Different people react to injury different ways. I for one have been run over by a city transit bus, hit by several cars, fell down a cliff face of a mountain and had a 50lb steel plate fall 20 feet and hit me in the head. All of that happened before I got married, had a child, and became a stay at home dad (who also works evenings and weekends). Conversely I have known people in your situation. They are hard working, loving people, who give their all and are never appreciated for their sacrafice.


In caring for him you didn't just go the extra mile, you went the extra 100 miles and you should be proud of your perserverance. You obviously loved him at one time if you were married for 30 years. You stayed the course and he did not. You have nothing to be ashamed of or feel guilty about. If anything, consider him to have been a product of the time he grew up in. As can be said at all times, "It was the best of times, it was the worst of times".

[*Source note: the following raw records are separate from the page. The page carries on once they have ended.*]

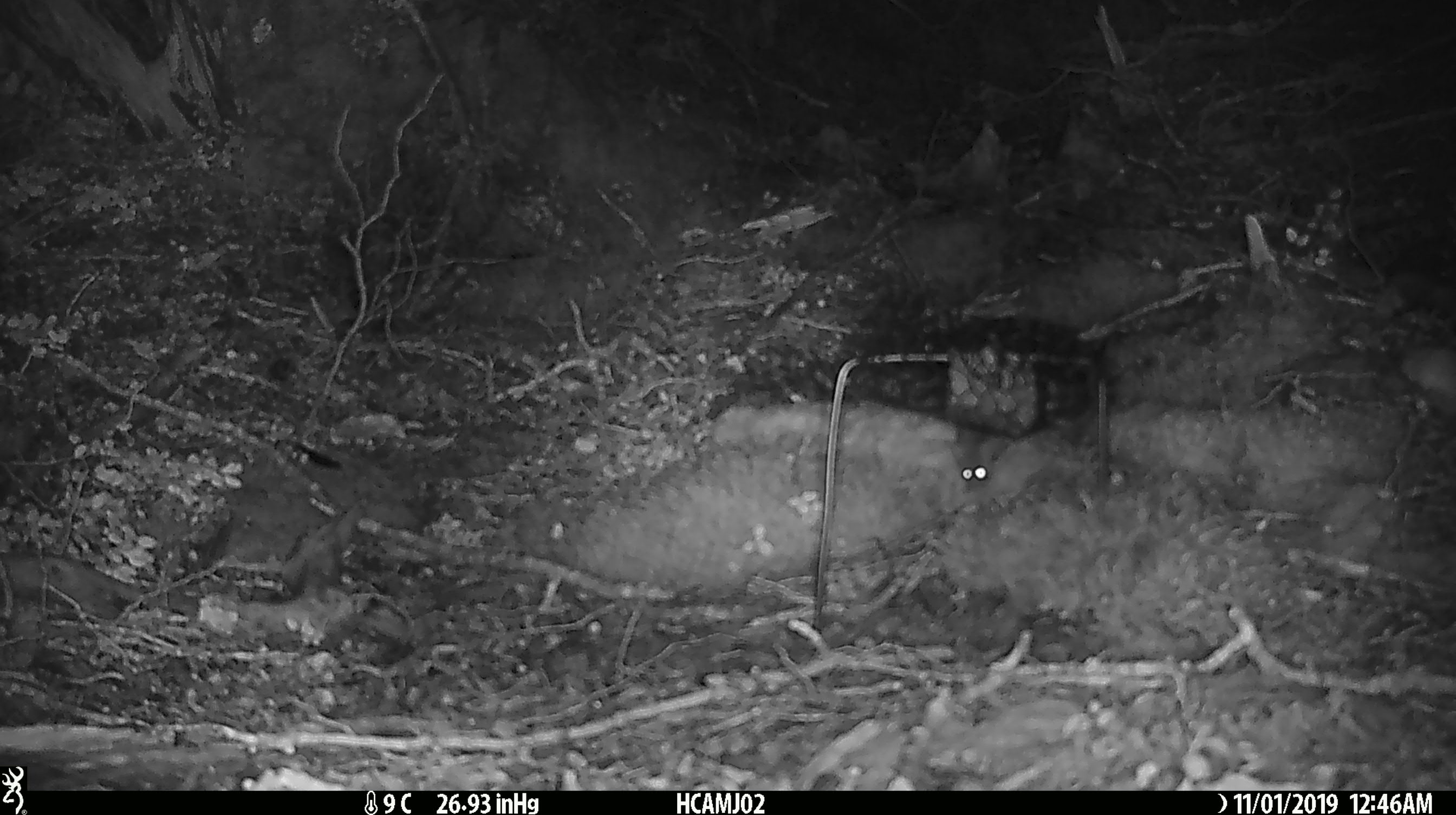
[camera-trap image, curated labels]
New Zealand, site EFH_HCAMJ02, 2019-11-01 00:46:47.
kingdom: Animalia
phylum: Chordata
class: Mammalia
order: Rodentia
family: Muridae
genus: Mus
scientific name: Mus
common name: mouse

A real "man" is not afraid of work, even if that work is changing diapers and doing the dishes. What I think we should all take away from this is that everyone should do a share of the work in life regardless of gender. Providing for your family does not always mean a pay cheque. I love reading Daddy Fishkins because he is a real man who loves his family, and does what is necessary to provide for them. My wife points out all the time that she wishes she could pay me for the work I do at home (apparently being a stay at home parent is the equivalent of a 6 figure job). I think our child would prefer me, over my bringing in a 6 figure income. Food for thought for the "men" out there.